Doc Searls, Where the Intention Economy Beats the Attention Economy

It’s only in the last day or so that I’ve realised just how big a weight my financial anxiety was on my mind. I still have worries, no mistake, but at least money is no longer one of them.

Thoughts on Analogue Journalling

It has been just over a week since I started writing down daily notes on paper instead of typing them into a Markdown text file in iA Writer. Overall, things are going well, particularly when it comes to keeping it updated. Here are a few observations I’m made from the experience so far:

  1. My handwriting is still bad, but starting to improve a bit. I have this weird thing where my brain tells my hand to mark out the next letter, or a completely different one, from the one I mean to write, resulting in a lot of corrections. I’m hoping that forcing myself to write by hand every day will start to iron out that particular kink from my brain.
  2. I’m less obsessive about my sleep pattern in my notes, preferring to make a general comment on whether I slept well the previous night. Similarly for meals, unless it’s something new we’re having.
  3. Writing down things that I should get done in the near future feels more like a commitment than doing so as a digital note.
  4. Having the journal pad and pen nearby is great for jotting down songs that I’ve heard from the radio, so I can look them up later online.
  5. I don’t feel such a compulsion to note down stuff to make it look like I’ve had an eventful day.

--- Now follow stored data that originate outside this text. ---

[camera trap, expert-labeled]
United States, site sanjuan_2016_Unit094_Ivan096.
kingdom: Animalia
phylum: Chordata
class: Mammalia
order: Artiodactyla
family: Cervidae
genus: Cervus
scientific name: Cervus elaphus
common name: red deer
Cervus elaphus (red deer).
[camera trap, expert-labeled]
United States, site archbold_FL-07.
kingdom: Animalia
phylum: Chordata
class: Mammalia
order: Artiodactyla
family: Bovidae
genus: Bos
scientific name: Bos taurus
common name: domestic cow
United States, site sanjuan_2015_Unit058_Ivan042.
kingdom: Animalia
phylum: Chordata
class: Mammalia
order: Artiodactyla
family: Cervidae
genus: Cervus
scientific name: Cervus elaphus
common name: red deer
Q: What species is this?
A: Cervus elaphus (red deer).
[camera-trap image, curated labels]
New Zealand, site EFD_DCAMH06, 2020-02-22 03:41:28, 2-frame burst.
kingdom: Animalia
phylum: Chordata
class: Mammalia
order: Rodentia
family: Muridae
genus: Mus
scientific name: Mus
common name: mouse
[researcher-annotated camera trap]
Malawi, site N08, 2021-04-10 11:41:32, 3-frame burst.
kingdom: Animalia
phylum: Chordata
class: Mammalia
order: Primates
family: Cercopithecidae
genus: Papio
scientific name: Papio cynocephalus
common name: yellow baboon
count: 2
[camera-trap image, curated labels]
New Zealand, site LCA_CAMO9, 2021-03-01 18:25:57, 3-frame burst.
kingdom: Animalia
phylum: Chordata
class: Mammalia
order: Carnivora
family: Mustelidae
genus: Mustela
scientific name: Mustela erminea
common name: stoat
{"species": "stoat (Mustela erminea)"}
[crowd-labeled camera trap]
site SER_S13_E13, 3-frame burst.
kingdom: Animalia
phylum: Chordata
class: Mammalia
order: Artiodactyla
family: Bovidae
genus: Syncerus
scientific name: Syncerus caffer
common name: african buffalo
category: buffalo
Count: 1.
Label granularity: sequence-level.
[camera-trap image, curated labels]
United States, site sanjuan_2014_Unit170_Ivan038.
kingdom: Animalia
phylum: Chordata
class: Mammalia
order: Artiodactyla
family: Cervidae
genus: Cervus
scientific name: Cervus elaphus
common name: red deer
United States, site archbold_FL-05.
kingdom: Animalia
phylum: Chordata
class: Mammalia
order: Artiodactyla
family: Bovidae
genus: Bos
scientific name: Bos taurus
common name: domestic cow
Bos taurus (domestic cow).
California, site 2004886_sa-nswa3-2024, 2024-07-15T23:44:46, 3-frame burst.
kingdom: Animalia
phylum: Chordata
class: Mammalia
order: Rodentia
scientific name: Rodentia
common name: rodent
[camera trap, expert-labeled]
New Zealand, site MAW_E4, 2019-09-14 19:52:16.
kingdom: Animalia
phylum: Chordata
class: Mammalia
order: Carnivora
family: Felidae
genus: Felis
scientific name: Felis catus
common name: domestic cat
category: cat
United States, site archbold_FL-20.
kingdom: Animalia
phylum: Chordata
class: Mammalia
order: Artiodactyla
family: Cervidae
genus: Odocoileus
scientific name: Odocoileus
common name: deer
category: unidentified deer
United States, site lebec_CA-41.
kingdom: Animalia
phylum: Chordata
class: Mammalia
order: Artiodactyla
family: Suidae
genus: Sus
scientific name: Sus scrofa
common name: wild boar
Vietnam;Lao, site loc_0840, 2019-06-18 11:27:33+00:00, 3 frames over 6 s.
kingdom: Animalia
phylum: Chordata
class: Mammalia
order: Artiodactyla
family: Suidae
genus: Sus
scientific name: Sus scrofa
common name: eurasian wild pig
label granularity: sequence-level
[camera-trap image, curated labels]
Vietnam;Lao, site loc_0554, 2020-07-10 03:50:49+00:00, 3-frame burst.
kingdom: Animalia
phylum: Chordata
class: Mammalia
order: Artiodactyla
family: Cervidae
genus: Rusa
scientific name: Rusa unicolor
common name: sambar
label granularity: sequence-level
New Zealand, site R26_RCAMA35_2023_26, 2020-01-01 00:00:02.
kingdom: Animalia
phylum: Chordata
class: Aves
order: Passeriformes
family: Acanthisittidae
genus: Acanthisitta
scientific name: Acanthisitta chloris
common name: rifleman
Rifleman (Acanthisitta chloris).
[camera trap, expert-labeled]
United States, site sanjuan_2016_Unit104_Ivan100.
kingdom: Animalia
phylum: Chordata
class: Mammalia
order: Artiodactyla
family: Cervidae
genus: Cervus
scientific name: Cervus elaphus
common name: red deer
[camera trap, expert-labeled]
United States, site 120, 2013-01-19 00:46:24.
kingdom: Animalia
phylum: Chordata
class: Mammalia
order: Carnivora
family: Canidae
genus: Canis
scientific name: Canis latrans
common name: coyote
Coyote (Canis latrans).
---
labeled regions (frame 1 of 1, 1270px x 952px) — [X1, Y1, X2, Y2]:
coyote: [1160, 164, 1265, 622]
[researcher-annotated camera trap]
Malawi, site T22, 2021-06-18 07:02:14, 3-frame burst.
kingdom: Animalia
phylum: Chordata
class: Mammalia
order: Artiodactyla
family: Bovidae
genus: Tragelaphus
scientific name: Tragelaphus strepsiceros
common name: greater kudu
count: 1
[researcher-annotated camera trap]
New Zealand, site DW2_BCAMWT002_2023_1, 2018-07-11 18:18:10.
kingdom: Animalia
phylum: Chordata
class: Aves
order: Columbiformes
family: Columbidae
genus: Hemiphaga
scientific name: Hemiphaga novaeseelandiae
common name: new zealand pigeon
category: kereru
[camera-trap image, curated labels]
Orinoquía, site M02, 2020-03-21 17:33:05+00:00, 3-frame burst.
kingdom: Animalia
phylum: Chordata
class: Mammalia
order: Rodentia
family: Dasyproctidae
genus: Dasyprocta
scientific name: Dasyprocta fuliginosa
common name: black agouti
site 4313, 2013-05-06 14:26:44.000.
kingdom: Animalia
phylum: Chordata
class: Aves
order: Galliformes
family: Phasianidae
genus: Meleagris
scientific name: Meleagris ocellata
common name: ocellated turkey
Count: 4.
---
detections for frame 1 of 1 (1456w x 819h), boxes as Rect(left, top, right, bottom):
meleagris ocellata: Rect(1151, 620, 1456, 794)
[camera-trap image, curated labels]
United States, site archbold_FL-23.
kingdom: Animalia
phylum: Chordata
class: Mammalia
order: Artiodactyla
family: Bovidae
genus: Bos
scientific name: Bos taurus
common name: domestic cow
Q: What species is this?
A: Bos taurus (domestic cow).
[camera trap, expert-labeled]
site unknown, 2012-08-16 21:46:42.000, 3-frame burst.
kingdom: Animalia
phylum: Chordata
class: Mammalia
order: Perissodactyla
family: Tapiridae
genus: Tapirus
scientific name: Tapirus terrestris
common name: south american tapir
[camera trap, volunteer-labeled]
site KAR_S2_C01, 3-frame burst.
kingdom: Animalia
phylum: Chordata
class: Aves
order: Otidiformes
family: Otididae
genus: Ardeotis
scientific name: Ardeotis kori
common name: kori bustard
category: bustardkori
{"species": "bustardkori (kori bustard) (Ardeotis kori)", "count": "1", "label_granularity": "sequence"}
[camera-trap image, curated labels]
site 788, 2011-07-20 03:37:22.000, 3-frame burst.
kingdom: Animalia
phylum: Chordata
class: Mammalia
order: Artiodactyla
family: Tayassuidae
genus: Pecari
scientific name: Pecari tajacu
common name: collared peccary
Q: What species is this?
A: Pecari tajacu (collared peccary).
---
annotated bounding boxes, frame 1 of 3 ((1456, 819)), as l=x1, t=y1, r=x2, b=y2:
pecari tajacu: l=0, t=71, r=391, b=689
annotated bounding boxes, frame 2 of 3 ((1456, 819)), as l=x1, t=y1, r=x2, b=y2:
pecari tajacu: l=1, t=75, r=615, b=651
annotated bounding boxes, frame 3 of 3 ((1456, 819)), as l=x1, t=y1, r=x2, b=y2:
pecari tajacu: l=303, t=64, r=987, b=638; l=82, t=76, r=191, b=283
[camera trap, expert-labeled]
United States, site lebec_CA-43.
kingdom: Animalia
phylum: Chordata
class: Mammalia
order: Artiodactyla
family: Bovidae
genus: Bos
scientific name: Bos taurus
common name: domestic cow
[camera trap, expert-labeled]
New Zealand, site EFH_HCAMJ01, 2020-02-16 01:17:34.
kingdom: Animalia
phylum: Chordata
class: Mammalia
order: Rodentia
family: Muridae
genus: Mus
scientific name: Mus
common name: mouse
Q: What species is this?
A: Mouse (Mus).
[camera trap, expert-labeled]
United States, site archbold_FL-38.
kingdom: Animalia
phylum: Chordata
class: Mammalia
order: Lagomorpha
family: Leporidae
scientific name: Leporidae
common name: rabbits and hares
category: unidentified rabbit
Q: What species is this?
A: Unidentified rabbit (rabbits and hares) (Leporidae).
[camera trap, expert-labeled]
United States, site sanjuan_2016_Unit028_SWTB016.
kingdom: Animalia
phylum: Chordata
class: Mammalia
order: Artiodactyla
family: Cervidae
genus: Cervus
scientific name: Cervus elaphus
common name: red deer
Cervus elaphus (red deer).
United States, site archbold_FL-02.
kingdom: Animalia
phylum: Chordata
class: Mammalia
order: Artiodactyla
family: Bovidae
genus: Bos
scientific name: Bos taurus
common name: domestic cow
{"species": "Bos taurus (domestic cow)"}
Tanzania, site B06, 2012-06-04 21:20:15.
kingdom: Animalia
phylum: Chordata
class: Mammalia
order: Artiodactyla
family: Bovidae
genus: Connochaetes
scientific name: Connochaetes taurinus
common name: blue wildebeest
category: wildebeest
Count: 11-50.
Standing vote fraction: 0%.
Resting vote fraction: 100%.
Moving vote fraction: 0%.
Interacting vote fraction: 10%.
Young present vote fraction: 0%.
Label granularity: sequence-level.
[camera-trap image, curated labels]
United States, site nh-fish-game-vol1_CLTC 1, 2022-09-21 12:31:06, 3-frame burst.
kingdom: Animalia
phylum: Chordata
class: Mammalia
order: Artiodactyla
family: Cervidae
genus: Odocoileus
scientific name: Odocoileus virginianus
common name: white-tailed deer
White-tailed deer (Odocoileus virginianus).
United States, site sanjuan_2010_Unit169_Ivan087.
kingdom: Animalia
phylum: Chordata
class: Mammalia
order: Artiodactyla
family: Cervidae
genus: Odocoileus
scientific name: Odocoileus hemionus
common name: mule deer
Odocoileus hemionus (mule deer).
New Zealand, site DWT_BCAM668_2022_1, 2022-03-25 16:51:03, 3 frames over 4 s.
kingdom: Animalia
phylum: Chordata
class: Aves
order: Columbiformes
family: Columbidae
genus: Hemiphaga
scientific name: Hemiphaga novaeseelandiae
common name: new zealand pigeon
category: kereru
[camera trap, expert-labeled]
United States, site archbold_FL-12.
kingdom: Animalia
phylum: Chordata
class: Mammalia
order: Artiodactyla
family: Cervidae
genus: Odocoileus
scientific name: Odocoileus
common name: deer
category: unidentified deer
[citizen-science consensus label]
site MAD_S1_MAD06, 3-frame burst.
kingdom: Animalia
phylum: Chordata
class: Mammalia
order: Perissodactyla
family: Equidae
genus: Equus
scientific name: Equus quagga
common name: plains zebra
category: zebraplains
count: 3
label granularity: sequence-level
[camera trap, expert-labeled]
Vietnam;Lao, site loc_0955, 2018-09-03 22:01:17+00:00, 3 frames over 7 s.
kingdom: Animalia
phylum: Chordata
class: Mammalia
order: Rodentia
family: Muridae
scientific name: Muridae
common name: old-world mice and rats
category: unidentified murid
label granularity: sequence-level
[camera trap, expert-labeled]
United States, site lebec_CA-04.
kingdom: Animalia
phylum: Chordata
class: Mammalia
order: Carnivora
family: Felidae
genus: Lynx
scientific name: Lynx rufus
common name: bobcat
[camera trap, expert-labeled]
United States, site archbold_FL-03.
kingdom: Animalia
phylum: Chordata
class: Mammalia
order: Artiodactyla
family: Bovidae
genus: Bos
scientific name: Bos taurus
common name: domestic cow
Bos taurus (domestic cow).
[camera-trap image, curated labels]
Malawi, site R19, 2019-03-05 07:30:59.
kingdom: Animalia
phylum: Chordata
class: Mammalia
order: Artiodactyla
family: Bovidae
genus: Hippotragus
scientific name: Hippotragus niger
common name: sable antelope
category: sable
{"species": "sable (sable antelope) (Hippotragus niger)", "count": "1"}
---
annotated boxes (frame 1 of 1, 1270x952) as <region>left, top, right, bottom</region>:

If I only have a few things worth noting, that’s okay. Likewise, if there’s a lot of things I got through, that’s fine too, and if that means going over more than one page so be it.

I’m not planning on digitising any of these notes, at least not currently. Where I feel something is worth preserving for posterity online, I’ll transcribe it into a blog-post here.

I should add that I’ve no shortage of writing implements, as I have at least four pens just from my visits to the doctor’s surgery for vaccinations, plus a few freebies from other places.

You Need A Budget!

I have been terrible at managing my money ever since I got my first bank account in my teens. If it’s not coins and notes in my wallet, I’ve no clue how much I actually have and where and when I’ve spent it. It has only been in the last decade that I’ve finally started to get a handle on things, mainly because I no longer had a full-time job. I moved my money around to various bank accounts as the interest rates changed, to try and make sure what I have was working as hard for me as possible, but that is getting harder to do now. Moving debt onto 0% credit cards has helped too, though I don’t do a good enough job of tracking my spending.

I’ve tried a few solutions over the years, but they both suffered due to changes to how UK financial institutions controlled online access to account data, which meant they weren’t working a lot of the time. More to the point, I was still getting occasional nasty surprises, which caused me lots of anxiety.

This year, I knuckled down and made a plan to pay off all my remaining credit card debt by the end of 2021. That plan has worked and the end is in sight, so now I need to get ahead of the curve for once and start planning ahead so I know how my finances are doing.

I’m currently doing a trial with You Need A Budget (YNAB), which I’d heard about before but not really considered as it’s decidedly US-centric. However, it got positive reviews from folks over on Micro.blog, and Which? Magazine rates it highly too, so I decided to take the plunge. Ironically, the fact that it doesn’t support direct import of data from my accounts here in the UK is a plus, because it forces me to manually enter figures. And its use of categories is less automated and more hands-on, meaning I have to put thought into how much money I assign to each one for the month.

I now have an initial budget done, and for the first time in ages I don’t have any nagging worries about where money is going. I have some forward planning in place, mainly towards paying off the remaining credit card debt and putting money aside for some upcoming bills. YNAB isn’t a free service, but I don’t mind paying for it if it continues to help me stay on top of my finances. (I was pleased to see that they don’t load their site with trackers, which makes a pleasant change.)